-- begin --

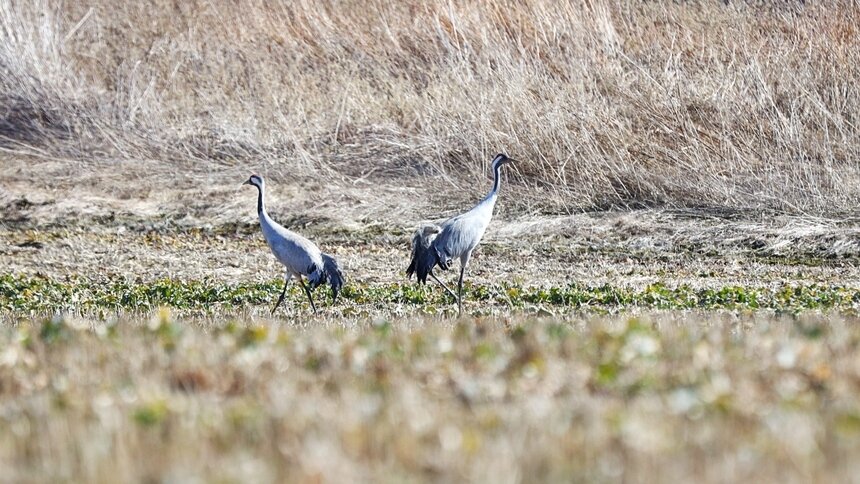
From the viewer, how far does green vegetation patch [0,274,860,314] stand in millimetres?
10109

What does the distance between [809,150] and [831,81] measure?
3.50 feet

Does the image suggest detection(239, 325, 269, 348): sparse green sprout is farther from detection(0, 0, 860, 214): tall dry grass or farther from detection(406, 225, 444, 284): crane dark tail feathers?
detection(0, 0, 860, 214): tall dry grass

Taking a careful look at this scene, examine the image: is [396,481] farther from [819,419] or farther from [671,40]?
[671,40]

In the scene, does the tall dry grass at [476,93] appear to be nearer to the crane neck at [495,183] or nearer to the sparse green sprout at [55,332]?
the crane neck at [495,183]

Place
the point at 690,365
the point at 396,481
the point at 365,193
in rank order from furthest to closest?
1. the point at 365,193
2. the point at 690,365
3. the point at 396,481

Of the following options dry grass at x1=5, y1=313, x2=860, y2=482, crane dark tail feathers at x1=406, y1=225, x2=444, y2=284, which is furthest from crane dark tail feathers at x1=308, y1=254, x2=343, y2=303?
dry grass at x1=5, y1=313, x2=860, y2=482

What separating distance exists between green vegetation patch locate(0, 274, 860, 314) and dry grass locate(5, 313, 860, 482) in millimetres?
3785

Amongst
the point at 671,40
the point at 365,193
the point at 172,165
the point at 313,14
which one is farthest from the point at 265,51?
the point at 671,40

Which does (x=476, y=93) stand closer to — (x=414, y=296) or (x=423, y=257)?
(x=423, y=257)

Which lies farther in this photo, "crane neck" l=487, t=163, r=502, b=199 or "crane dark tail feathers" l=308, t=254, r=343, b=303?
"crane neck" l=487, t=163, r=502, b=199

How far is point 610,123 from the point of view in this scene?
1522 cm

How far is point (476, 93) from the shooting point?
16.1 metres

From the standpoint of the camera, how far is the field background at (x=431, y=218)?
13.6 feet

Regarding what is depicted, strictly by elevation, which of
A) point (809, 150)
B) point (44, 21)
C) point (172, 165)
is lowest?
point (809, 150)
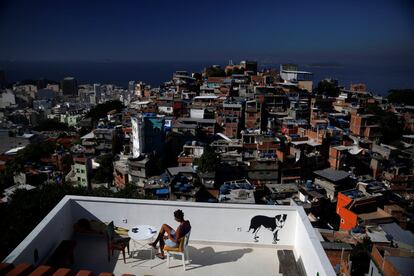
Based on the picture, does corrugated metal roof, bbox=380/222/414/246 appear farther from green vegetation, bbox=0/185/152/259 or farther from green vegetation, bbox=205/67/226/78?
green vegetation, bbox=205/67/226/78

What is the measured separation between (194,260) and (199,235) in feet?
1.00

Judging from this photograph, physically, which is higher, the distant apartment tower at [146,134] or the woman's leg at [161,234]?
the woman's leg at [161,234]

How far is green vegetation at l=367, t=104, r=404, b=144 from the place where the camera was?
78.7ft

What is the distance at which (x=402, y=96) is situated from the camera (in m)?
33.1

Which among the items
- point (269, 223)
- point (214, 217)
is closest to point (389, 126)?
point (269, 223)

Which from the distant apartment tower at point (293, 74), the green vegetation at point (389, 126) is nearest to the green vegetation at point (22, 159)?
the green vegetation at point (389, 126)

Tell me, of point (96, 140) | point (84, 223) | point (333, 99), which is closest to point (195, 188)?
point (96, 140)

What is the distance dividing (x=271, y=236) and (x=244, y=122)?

-- end --

THE PROBLEM:
Rewrite everything from the line containing "What is the distance at" down to the end of the listing, replacing "closest" with "nearest" and leaving all else unchanged.

EXERCISE OUTPUT:
What is the distance at which (x=402, y=96) is situated from the camera (in m)?
33.1

Which among the items
- point (269, 223)
- point (214, 217)
is nearest to point (389, 126)?
point (269, 223)

Which from the distant apartment tower at point (293, 74), the green vegetation at point (389, 126) is nearest to the green vegetation at point (22, 159)?
the green vegetation at point (389, 126)

Tell me, of point (96, 140) | point (84, 223) | point (333, 99), which is nearest to point (195, 188)?
point (96, 140)

What is the distance dividing (x=271, y=236) and (x=244, y=122)?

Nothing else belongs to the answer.